Full Report for Listed Buildings


Summary Description of a Listed Buildings


Reference Number
5958
Building Number
 
Grade
II*  
Status
Designated  
Date of Designation
04/05/1970  
Date of Amendment
01/08/1996  
Name of Property
Church of St Lawrence  
Address
 

Location


Unitary Authority
Pembrokeshire  
Community
St. Florence  
Town
Tenby  
Locality
Gumfreyston  
Easting
210925  
Northing
201102  
Street Side
 
Location
150 m S of the B4318 in Gumfreston.  

Description


Broad Class
Religious, Ritual and Funerary  
Period
 

History
Gumfreston is traditionally Eglwys Gunniau, birthplace of St Teilo in the 5C. The church stands in a small valley just above the ancient wells. The low narrow chancel arch of the present building suggests a C12 date. The nave, chancel and the S chapel are probably of the C13, and the first documentary reference is in 1291. There was originally a S door to the nave. Later porch and tower. Early-C19 illustrations show the nave roof had been replaced with a low-height roof, leaving its original gable walls at E and W curiously upstanding like high parapets. The rounded projection in centre of the N wall of the nave, opposite to the original doorway and possibly originally a baptistry, was at this time used for a stove with its flue through the roof. A stove pipe is shown on an 1855 drawing. There was a restoration under the Rev. G N Smith in 1870, with very little attempt to impose C19 ideas of correctness. The E door to the S chapel, now used as a vestry, is dated 1870. The nave was heavily buttressed and a new timber roof installed. The simple Tudor windows of the nave were retained. The mass concrete vault of the tower was probably part of this restoration. The font was moved to its present position in front of the recess of the supposed baptistry.  

Exterior
At the W of the churchyard is the ruin of a cottage which was formerly a school and was probably originally a priest's house. Stone churchyard wall with gate and stile. At the S corner of the churchyard are the wells, which are separately listed. A low, narrow church with a large tower on the N side. Porch at W with a round-arched doorway. Small chapel at the S of the chancel. The nave, chancel and S chapel are in limestone rubble masonry.

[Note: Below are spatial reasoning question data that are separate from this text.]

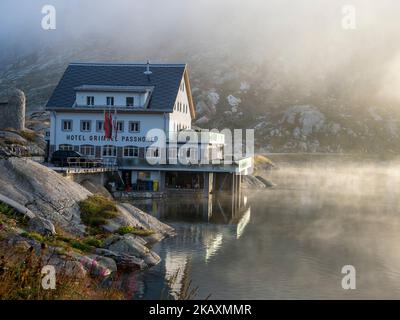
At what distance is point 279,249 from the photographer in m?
42.8

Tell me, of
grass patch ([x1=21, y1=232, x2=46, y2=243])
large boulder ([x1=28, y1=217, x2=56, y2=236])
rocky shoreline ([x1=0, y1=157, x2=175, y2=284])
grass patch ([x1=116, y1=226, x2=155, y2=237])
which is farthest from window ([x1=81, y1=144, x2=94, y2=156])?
grass patch ([x1=21, y1=232, x2=46, y2=243])

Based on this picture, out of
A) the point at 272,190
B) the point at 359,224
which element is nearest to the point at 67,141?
the point at 272,190

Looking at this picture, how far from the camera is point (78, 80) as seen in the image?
3366 inches

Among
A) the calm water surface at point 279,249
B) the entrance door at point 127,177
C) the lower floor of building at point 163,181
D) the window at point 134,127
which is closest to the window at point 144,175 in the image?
the lower floor of building at point 163,181

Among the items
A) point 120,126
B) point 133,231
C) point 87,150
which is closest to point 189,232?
point 133,231

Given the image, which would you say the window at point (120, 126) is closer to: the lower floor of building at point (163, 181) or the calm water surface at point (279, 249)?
the lower floor of building at point (163, 181)

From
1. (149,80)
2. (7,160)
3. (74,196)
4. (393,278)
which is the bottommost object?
(393,278)

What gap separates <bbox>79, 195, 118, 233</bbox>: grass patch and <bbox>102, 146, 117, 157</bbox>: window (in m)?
32.5

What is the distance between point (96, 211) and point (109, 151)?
119ft

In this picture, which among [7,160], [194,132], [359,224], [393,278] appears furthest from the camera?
[194,132]

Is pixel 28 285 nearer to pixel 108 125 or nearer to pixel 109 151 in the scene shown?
pixel 108 125
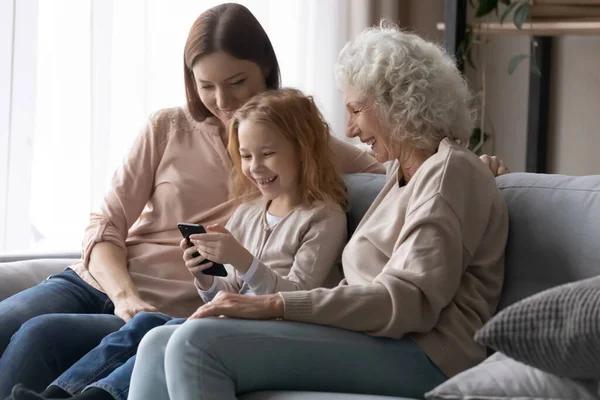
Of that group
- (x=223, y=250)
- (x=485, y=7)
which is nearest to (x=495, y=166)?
(x=223, y=250)

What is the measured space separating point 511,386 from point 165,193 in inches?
46.7

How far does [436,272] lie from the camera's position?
1.71 metres

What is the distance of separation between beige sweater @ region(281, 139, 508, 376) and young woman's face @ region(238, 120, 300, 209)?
0.34m

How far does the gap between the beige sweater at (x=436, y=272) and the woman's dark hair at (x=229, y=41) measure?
0.61 m

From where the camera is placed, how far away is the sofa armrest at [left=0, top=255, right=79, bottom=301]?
2.32m

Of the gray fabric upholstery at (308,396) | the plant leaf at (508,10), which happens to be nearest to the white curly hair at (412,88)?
the gray fabric upholstery at (308,396)

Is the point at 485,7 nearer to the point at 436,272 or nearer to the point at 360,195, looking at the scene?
the point at 360,195

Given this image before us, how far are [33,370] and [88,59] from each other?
1.35 meters

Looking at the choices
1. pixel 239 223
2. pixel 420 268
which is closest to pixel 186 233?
pixel 239 223

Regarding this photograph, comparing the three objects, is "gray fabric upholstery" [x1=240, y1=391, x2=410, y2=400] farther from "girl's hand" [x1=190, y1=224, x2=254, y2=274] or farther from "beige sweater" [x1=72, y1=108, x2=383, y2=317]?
"beige sweater" [x1=72, y1=108, x2=383, y2=317]

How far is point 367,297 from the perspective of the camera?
169 centimetres

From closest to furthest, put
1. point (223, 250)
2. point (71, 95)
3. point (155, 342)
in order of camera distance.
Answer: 1. point (155, 342)
2. point (223, 250)
3. point (71, 95)

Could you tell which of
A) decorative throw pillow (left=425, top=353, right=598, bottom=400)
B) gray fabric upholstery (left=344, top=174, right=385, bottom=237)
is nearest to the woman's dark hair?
gray fabric upholstery (left=344, top=174, right=385, bottom=237)

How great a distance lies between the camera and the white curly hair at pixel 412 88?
1.88 metres
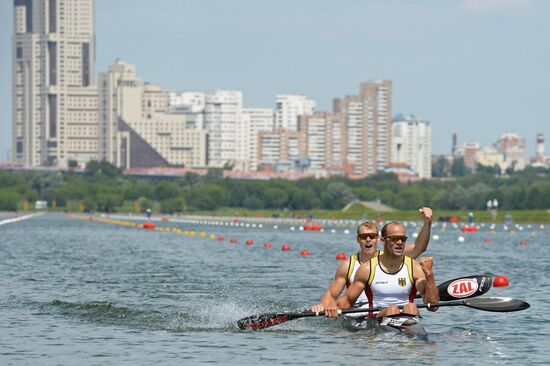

There are remains of render on the N face. The tower and the porch are in uncoursed hammer-dressed masonry. At the foot of the walls of the chancel and the S chapel there is a slight batter. Three large buttresses support the S wall of the nave. Behind the middle buttress there is also a blocked door aperture with a pointed head. The roofs to the porch and the S chapel are of low pitch with thick slates. The slates of the porch have been rendered over. Elsewhere the roof pitch is steep with tile ridges and sandstone gable copings on kneelers. At the N side of the nave there is a small circular projection, also slate-roofed. Square-headed windows in the S wall of the nave, with stone surrounds and mullions. Two-light trefoil headed window in the S wall of the chapel. Round-headed porch door. The tower has a battlemented parapet on a corbel table. The stairs turret is at the NE corner, lit by loops. The belfry has double square-headed lights facing N, E and W. It formerly had large square-headed windows with mullions to each storey but these are mostly blocked or reduced in area.  

Interior
Small vaulted chancel with a single-lancet E window. Small square window in the S wall with a single sedile and piscina. Against the chancel-arch wall are stone benches. Encaustic tiles. Large pavement-tombstones at each side of the altar. To the S of the chancel is a chapel in which plain cross-ribs have been added to disguise a vault of conventional barrel form. Low and narrow chancel arch. The nave has a C19 timber roof with two large tie beams. Oak pews. Pulpit at the SE corner. A panel of old wall-painting is displayed on the N wall. It is said to be a stencilled representation of a martyr with implements of torture, but very little detail is now discernible. It may depict St Lawrence of Rome, to whom the church is dedicated. A high-level slit window in the W wall of the nave suggests there was once a gallery in the nave or a loft to the porch. The N transept or tower base is roughly vaulted in mass rubble concrete with shuttering marks. In the E wall is an arched recess possibly for an altar and a niche. A large passage-squint joins the transept to the chancel. In the W wall is a tomb or an Easter Sepulchre. A circular staircase in the NE corner leads to the tower. The 2nd and 3rd floors of the tower have been removed. There are sockets and projecting corbels for these missing floors. The 3rd storey was used as a dovecote: there are four rows of seven nesting holes. The 4th storey has a modern belfry floor. The porch contains benches at each side. Over the door is a statue niche and a small high-level light into the nave. There is a water stoup in the SE corner. Memorials to the Williams family of Norchard beside the altar, one dated 1692. On the N wall of the chancel is a brass tablet to the Rev. Gilbert Smith, Rector from 1837 to 1877. The windows are of plain glass.  

Reason for designation
Listed Grade II* as a simple church retaining its medieval character, with a very large tower, a well-lit interior and an early chancel, and forming an historically important group with the ancient holy wells.